GPU can be much faster than CPU for some computations such as matrix multiplications. They are intended to be fast for such computations. I find it very important to learn more how to utilize such a hardware to do advanced stuff and more optimizations. Especially when it comes to deep learning! Thus, this blog contains my notes about CUDA programming which I collected while learning. For reference, you can check this book. You can also find practice code with comments here.

Functions

• __global__: called from host/device and run only on device.
• __device__: called from device and run only on device.
• __host__ : called from host and run only on host.

Variables

• __device__: declares device variable in global memory for all threads and lifetime of application.
• __shared__: declares device variable in shared memory between threads within a block with lifetime of block.
• __constant__: declares device variable in constant memory for all threads and lifetime of application.

Types

• dim3: basically 3D vector of type uint3 (3D unsigned integer vector).
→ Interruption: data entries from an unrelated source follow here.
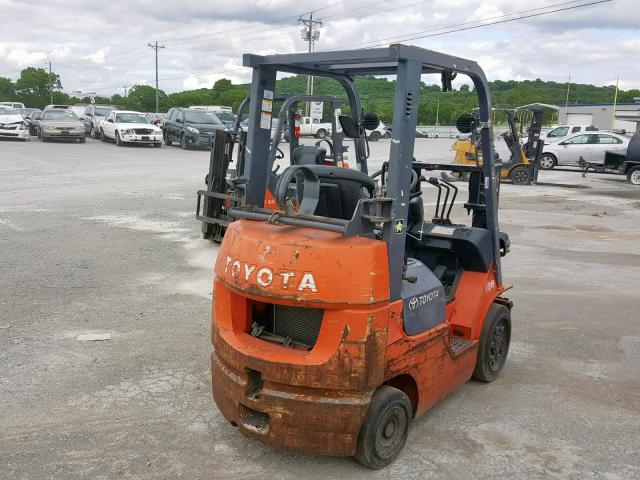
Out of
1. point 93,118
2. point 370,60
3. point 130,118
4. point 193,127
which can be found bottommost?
point 193,127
Dimension which is not specified has 1 as default value.

Memory Managemnet

• cudaMalloc((void**)&pointer, size): allocates memory on device.
• cudaFree: frees allocated memory on device.
• cudaMemcpy(dest_ptr, src_ptr, size, direction): synchronous copy between host and device.
• cudaMemcpyHostToDevice: used as copy direction from host to device (e.g in cudaMemcpy).
• cudaMemcpyDeviceToHost: used as copy direction from device to host (e.g in cudaMemcpy).
• cudaMemcpyToSymbol(dest_ptr, src_ptr, size, direction): copy to a global or constant memory.
• cudaHostAlloc: allocates page-locked host memory.
• cudaFreeHost: frees page-locked host memory.

Thread Management

• __syncthreads(): wait until all threads reach this sync.

Event Management

• cudaEventCreate(cudaEvent_t *event): creates CUDA event object.
• cudaEventRecord(cudaEvent_t *event, cudaStream_t stream): records an event on given CUDA stream (stream used for concurrency management).
• cudaEventSynchronize(cudaEvent_t *event): synchronizes between GPU and CPU on the given event.

Blocks and threads

• Kernel signature: kernel_name<<<NUM_BLOCKS, NUM_THREADS>>>(params)
• A device kernel can run N number of blocks each having M number of threads. This can be imagined as a 2D grid where the number of rows is the number of blocks and the number of columns is the number of threads per block. Then, you can access threads linearly similar to how it is done for flattened arrays. So each block would take a copy of the code and run it in parallel.
• There are many reasons why we have this combination between blocks and threads. One of them is due to hardware limitations. There is a limited number of blocks that can be created. In addition, one of the important benefits from that is to do thread collaboration with shared memory and synchronization. For example, this would allows us to do efficient reduction functions.
• Related keywords:
  • threadIdx.x: thread index
  • blockDim.x: number of threads
  • blockIdx.x: block index
  • gridDim.x: number of blocks

Constant Memory

• Kinds of memories: global, shared, constant, etc
• Constant memory can be used to store data that won’t change during the kernel execution. This will improve memory bandwidth
• No need to allocated or free constant memory explicitly
• It reduces memory bandwidth by caching consecutive reads of the same address. Thus, this will save read access for nearby threads or threads in the same warp. E.g if many threads read from same address, one thread can read the data and broadcast it to all other threads.
• Reading from constant memory could be slower than global memory in case many threads request reads for different addresses
• Constant memory can be useful for an important application called “Ray Tracing.” Briefly, the idea is to output 3D objects in a 2D image taking into consideration light, shades, objects material, etc. Constant memory can be used to cache the objects in the environment which make if fast for threads to access them

Atomics

• The execution of atomic operations can not be divided into smaller parts by other threads.
• Some function names: atomicAdd, atomicMin, atomicSub, etc (see more here).
• They are used to avoid race condition between multiple threads. A simple case is incrementing a shared variable. This is also known as read-modify-write operation. Each thread would need to read the variable, modify it, and then write the new result back. If the threads are not scheduled in a correct way, the last result might be wrong. Thus, here atomic operations would be used to avoid such an issue.

Page-locked host memory

• Typically, we use the C library malloc function to allocate host memory. This will allocate pageable memory, i.e it is possible to be paged out to the disk (or swapped to the disk).
• However, in some cases, it is preferable to allocate host memory that is guaranteed by the OS that it will not be paged out to the disk. In this way, we can always access the physical address of the memory.
• This will speed up the copy between host and device.
• Note that allocating too much page-locked memories can lead to memory overflow issues not only for the current running application but also for other applications.
• Allocating such kind of memory can be done via cudaHostAlloc.